Production of the documentary took six months. While historical research was underway in England, Hammond and explosives expert Sidney Alford had to travel to Spain to buy some gunpowder, as not enough was available in the UK. They were stopped at the French border by customs because, "perhaps unsurprisingly, our expert turned out to be contaminated with traces of just about every form of explosive known to man, triggering a security alert."

The 7 July 2005 London bombings occurred during the programme's production, prompting concerns about the subject matter. Hammond insisted on continuing production, believing that the attacks made the documentary more relevant than ever:

There were those who said we should stop our project, that it was insensitive. I disagreed. This is, after all, the story of a young man who felt persecuted in his country, who travelled abroad to learn how to use explosives and returned prepared to perpetrate an appalling act of terrorism - and if that rings a bell, so it should.

The power of the explosion surprised gunpowder experts.

For the reconstruction of Parliament, production designer Jo Manser was given the task. Manser said the set (to scale as it was in 1605: 11m by 23m and 16m high) required a production crew of 45 people, and cost £200k. The set was built between July and September 2005. AP structural engineers were consulted to assess the equations used building the structure to ensure accuracy and safety. Manser noted the topic of setting off an explosion at Parliament allowed the novelty of blowing up a set compared to conventional disposal methods, saying that the explosion "was a more exciting way to dispose of it."

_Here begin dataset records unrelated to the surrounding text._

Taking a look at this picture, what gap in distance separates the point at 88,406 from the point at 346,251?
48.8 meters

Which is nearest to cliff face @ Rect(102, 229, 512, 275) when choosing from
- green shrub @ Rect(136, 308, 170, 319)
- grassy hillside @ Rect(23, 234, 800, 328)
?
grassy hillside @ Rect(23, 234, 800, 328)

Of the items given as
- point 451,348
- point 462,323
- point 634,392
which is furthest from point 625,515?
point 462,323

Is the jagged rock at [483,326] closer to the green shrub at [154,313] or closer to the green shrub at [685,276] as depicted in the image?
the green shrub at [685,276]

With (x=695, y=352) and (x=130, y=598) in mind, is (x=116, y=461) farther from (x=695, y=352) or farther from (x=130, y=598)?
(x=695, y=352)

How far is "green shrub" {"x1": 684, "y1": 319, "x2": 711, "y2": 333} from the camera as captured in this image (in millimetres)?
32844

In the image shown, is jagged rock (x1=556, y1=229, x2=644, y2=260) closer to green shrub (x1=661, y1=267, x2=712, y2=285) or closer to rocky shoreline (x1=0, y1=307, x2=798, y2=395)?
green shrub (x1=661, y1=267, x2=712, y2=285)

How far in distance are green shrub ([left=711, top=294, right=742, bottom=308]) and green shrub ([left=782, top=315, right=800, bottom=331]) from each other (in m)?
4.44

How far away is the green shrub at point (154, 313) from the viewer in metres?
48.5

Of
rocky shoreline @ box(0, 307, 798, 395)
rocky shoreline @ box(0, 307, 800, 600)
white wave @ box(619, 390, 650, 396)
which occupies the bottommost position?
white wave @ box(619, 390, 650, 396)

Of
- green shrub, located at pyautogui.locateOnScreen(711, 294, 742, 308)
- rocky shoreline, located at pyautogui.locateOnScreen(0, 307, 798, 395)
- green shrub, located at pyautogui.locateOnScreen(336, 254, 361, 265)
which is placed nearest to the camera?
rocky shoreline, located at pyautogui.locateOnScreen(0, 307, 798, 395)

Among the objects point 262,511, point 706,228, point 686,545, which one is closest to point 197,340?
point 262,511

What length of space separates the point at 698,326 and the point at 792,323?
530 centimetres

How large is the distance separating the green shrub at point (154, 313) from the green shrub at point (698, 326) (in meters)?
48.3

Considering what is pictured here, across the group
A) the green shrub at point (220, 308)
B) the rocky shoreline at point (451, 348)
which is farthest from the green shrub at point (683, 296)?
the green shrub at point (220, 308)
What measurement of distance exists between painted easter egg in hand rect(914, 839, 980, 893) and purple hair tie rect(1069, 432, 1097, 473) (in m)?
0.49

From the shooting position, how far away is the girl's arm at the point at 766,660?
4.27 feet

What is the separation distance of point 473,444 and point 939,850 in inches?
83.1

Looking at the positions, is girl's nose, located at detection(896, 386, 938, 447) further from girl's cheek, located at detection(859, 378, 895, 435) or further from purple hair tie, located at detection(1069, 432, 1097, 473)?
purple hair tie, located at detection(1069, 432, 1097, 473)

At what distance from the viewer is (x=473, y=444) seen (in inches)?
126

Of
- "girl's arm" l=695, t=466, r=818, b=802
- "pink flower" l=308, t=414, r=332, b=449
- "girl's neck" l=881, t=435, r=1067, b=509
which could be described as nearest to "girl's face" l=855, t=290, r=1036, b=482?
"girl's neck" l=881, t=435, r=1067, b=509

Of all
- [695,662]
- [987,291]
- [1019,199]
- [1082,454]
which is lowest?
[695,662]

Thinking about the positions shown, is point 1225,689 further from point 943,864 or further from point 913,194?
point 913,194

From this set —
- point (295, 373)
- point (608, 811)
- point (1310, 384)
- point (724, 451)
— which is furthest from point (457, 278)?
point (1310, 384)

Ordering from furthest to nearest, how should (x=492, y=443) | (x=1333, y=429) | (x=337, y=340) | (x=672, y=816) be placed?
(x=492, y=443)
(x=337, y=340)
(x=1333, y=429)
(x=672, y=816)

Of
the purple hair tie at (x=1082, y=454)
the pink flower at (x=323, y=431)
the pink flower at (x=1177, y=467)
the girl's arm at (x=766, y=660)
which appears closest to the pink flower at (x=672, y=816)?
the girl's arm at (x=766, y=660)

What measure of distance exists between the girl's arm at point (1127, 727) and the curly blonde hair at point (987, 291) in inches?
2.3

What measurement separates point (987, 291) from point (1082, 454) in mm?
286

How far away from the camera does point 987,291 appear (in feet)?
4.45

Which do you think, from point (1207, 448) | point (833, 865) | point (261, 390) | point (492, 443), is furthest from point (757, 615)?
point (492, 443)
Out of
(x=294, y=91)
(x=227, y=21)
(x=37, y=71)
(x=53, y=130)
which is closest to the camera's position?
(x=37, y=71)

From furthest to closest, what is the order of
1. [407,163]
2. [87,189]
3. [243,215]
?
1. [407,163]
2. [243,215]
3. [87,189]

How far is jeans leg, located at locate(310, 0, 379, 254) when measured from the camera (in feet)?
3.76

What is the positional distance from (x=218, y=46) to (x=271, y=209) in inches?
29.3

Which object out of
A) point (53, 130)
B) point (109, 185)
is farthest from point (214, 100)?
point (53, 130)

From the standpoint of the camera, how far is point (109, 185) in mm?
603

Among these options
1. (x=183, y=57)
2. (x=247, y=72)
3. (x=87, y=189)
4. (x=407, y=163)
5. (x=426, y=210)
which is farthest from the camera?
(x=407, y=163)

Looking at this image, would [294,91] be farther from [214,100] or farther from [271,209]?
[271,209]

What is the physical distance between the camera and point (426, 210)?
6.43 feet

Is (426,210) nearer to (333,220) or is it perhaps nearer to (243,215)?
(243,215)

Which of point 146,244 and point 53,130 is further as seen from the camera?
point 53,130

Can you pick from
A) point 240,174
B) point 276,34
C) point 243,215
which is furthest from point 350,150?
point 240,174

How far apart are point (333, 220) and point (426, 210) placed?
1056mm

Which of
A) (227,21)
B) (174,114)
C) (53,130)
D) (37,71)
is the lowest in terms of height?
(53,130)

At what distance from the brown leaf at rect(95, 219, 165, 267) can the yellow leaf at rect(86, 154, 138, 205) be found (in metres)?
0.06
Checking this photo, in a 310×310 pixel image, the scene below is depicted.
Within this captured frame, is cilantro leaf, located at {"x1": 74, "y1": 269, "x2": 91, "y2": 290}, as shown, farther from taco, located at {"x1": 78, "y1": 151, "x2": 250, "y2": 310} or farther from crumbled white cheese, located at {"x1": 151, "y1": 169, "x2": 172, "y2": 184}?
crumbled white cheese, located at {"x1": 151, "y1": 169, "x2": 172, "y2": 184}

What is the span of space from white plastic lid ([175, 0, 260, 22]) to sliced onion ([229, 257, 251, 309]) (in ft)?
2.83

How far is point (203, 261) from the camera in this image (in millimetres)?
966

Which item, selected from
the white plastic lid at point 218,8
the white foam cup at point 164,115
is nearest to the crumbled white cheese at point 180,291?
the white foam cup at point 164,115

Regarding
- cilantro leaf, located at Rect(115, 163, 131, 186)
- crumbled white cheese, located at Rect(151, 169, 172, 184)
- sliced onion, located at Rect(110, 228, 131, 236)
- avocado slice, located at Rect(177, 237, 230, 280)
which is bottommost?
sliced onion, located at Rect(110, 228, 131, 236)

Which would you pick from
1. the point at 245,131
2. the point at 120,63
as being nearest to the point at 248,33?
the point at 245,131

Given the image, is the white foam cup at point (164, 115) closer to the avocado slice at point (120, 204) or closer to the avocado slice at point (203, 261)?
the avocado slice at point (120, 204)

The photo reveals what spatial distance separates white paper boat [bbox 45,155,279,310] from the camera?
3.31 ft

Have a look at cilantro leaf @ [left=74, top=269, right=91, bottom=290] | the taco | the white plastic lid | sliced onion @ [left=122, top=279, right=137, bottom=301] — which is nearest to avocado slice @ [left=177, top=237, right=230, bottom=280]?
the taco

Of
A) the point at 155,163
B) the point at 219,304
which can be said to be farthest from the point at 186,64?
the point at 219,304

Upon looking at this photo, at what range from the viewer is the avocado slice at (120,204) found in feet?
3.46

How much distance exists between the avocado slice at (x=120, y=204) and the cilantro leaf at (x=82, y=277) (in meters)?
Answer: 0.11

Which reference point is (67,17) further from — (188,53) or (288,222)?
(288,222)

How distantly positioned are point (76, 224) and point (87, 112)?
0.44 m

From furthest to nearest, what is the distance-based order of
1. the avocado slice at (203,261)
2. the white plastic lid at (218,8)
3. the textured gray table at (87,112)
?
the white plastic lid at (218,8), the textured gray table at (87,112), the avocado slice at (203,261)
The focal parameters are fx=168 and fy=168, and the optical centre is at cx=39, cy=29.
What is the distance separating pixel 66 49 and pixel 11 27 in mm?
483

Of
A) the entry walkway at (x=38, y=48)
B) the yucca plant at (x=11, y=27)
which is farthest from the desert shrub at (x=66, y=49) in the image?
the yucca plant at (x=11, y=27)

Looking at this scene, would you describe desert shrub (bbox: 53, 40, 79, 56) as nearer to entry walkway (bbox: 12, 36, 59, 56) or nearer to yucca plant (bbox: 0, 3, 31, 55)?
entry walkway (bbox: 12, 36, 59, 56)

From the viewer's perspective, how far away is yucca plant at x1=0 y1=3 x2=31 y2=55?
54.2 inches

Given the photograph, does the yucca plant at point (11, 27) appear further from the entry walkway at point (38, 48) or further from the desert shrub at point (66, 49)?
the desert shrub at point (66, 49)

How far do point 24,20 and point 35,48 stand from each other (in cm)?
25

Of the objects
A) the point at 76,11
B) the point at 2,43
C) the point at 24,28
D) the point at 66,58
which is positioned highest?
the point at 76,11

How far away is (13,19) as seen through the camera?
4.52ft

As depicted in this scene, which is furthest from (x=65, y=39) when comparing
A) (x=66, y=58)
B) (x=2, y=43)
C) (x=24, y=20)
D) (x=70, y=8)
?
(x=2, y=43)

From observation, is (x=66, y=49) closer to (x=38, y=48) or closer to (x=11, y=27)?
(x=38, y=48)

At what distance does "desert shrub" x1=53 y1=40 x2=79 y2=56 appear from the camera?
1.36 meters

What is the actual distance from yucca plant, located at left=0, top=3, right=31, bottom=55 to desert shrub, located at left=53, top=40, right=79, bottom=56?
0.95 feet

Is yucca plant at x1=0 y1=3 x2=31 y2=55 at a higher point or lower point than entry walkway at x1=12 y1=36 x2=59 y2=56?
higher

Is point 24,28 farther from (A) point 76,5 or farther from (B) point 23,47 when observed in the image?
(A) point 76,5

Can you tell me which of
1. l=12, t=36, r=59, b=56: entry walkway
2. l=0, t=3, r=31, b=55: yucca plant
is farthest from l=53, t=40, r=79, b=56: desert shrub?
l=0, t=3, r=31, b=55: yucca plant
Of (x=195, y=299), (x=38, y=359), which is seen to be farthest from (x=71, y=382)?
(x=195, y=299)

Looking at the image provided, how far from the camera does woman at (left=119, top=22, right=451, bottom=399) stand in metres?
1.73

For the interior filming, fifteen small digital cameras were used, such as the Sony DSR-PD150. For the external shots of the explosion, a slow motion camera was used, not the type typically used in television filming. Advantica used them to study the explosions frame by frame.

==Reception==

Adam Nicolson of The Guardian wrote in August that the casting of Hammond was "eccentric." Thomas Sutcliffe of The Independent noted with "satisfaction" that the documentary was "irresistible to anyone with a weakness for the delicious combination of immediate spectacle and delayed climax." Sunday Express Adrian Pettet points out that Gunpowder is "a cross between Mechannibals and Timewatch, it's great fun and there is a bit of proper history smuggled in there too".